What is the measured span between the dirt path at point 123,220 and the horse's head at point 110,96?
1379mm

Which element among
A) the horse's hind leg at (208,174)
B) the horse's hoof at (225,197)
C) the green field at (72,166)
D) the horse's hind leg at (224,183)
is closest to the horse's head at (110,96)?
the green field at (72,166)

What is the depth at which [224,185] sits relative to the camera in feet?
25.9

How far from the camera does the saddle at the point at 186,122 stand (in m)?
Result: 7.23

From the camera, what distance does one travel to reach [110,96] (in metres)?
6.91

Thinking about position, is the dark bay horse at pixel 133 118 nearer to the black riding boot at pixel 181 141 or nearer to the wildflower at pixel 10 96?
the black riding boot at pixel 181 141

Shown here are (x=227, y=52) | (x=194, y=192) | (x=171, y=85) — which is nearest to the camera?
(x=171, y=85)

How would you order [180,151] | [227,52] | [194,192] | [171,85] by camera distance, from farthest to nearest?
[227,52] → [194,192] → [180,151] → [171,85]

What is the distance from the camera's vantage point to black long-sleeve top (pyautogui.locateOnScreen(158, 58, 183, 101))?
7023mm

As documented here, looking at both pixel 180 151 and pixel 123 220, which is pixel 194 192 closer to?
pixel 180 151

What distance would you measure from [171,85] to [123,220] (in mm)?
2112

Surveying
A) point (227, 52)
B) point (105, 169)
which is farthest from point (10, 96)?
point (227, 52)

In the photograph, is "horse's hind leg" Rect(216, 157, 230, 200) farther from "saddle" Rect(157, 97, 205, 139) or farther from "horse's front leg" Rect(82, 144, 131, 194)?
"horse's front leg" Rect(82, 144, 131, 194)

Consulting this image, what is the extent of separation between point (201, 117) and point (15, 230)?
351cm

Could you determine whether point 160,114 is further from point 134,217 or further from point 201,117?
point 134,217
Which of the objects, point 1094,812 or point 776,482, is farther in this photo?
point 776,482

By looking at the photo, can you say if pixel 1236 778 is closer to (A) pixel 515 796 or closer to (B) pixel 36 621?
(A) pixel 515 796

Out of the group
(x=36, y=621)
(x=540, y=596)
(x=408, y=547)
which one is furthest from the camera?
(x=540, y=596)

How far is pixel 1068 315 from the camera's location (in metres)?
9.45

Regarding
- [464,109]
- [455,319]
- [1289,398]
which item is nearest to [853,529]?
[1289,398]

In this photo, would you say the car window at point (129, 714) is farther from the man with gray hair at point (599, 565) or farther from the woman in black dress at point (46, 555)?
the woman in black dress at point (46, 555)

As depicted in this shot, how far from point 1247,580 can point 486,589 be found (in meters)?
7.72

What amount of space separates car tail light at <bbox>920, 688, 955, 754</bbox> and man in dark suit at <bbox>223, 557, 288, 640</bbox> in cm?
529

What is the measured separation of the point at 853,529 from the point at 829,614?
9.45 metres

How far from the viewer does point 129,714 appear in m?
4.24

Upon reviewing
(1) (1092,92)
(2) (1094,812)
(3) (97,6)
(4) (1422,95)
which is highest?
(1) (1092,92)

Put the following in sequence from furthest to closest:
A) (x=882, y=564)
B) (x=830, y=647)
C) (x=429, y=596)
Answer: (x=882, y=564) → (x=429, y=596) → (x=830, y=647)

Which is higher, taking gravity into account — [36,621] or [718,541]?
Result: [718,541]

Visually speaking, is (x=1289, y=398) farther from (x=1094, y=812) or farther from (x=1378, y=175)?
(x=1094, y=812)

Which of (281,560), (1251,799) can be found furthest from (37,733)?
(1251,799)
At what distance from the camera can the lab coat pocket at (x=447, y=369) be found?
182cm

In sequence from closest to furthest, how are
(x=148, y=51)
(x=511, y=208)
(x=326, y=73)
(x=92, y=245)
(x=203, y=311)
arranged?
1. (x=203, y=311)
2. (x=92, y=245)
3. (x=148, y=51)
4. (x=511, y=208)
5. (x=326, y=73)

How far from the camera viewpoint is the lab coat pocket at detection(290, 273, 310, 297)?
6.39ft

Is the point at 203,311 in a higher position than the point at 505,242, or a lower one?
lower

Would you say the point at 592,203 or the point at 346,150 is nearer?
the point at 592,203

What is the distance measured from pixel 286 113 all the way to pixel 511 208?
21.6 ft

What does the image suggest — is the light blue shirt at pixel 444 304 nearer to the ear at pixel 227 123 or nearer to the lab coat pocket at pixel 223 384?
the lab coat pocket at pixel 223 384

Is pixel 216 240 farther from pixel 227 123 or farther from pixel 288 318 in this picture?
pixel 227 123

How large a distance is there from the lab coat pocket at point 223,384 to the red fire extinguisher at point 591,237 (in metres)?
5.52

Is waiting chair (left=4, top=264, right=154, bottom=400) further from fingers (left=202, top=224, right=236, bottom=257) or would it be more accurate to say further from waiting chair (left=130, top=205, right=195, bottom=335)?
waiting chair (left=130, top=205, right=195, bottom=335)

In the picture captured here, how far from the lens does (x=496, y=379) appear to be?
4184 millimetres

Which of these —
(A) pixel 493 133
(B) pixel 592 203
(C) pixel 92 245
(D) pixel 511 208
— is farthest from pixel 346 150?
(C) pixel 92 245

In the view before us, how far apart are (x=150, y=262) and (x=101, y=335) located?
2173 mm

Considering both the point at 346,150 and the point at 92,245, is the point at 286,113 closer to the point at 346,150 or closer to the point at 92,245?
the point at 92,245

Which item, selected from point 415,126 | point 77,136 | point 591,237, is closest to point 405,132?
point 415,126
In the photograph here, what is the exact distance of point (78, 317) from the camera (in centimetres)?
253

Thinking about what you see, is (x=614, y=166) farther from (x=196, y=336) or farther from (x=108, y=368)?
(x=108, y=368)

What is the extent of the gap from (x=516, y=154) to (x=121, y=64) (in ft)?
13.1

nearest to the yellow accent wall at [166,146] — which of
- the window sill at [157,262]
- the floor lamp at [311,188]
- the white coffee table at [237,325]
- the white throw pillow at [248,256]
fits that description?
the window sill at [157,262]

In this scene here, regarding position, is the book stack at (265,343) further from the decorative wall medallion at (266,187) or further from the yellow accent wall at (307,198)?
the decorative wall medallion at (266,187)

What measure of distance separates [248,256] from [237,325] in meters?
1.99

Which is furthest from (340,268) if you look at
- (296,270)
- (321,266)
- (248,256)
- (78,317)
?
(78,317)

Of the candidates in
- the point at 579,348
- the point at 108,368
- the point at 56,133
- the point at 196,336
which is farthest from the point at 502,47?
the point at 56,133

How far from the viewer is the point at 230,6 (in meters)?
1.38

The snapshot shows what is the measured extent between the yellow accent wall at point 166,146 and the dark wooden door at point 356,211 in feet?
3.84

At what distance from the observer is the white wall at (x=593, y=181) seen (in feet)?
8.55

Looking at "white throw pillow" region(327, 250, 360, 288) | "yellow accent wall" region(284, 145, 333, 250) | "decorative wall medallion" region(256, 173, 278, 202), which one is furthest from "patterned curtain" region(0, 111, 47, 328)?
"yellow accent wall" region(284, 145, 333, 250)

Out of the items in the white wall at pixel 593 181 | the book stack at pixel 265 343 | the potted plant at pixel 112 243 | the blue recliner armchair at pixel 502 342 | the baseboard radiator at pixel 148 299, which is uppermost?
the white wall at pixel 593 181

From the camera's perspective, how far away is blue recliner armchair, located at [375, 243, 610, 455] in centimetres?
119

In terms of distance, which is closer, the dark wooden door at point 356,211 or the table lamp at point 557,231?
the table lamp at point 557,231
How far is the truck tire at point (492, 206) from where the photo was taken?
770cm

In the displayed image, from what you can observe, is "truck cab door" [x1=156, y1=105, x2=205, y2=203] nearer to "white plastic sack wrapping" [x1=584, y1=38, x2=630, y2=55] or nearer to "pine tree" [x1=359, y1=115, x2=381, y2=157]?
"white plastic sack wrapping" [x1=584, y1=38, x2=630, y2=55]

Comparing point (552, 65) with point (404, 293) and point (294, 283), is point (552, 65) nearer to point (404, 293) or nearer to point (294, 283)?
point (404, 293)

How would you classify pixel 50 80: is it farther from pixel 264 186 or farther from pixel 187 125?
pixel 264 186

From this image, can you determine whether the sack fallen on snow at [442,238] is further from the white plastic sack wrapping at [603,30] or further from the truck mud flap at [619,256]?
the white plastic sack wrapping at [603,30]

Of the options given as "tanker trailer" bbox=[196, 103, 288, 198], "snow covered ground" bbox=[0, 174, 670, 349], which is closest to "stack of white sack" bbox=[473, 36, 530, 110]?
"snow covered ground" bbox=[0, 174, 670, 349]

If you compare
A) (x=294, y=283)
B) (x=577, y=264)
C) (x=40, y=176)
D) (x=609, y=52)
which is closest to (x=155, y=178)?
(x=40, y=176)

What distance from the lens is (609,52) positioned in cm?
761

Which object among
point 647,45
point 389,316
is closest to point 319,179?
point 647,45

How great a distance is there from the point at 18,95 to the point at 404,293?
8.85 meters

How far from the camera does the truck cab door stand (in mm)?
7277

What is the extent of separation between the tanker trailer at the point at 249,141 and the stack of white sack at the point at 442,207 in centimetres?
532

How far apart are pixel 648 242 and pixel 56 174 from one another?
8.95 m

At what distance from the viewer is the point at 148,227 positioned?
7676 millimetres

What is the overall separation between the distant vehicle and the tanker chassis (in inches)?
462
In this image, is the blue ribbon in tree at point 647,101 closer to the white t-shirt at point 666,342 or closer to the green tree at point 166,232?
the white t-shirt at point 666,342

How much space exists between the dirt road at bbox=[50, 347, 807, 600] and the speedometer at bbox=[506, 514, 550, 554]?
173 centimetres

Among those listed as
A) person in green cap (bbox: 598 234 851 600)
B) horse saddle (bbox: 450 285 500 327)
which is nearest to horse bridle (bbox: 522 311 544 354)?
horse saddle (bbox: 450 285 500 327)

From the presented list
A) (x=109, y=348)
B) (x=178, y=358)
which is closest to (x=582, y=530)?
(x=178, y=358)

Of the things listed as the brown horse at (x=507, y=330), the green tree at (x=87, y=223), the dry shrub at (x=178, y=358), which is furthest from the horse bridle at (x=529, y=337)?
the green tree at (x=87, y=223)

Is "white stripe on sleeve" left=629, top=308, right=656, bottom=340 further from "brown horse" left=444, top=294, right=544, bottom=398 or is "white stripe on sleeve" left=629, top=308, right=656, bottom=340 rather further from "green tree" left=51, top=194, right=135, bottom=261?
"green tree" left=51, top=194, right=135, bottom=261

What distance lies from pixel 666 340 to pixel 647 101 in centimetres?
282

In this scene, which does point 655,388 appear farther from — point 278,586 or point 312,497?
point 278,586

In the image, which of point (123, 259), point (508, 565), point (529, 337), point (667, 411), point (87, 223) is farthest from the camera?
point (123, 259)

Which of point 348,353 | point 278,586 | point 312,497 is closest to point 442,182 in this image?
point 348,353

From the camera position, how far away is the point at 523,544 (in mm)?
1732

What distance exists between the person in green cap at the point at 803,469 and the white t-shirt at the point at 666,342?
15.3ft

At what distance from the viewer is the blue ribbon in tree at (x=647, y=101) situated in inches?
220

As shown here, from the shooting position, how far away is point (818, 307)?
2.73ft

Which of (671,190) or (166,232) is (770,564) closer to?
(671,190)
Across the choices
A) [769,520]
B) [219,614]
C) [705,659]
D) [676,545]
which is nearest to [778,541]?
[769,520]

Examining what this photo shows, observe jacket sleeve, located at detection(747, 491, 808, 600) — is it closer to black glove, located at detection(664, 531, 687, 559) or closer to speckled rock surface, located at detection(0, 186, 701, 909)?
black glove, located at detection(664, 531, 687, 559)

◇ ◇ ◇ ◇

# The exercise:
Reproduce the data above word for word, from its first line through the line containing "[227,52] → [194,192] → [180,151] → [171,85]", including that line.

# Exercise result:
What is the measured span between the dirt path at point 123,220 and the horse's head at point 110,96?
1379mm

Which element among
A) the horse's hind leg at (208,174)
B) the horse's hoof at (225,197)
C) the green field at (72,166)
D) the horse's hind leg at (224,183)
is closest to the horse's head at (110,96)?
the green field at (72,166)

What is the depth at which [224,185] sits relative to the camera in feet?
25.9

How far from the camera does the saddle at the point at 186,122 stand (in m)?
Result: 7.23

From the camera, what distance does one travel to reach [110,96] (in metres)?
6.91

Thinking about position, is the dark bay horse at pixel 133 118 nearer to the black riding boot at pixel 181 141 or nearer to the wildflower at pixel 10 96?
the black riding boot at pixel 181 141

Shown here are (x=227, y=52) | (x=194, y=192) | (x=171, y=85) — which is nearest to the camera?
(x=171, y=85)

How would you order [180,151] | [227,52] | [194,192] | [171,85] by camera distance, from farthest to nearest?
[227,52] → [194,192] → [180,151] → [171,85]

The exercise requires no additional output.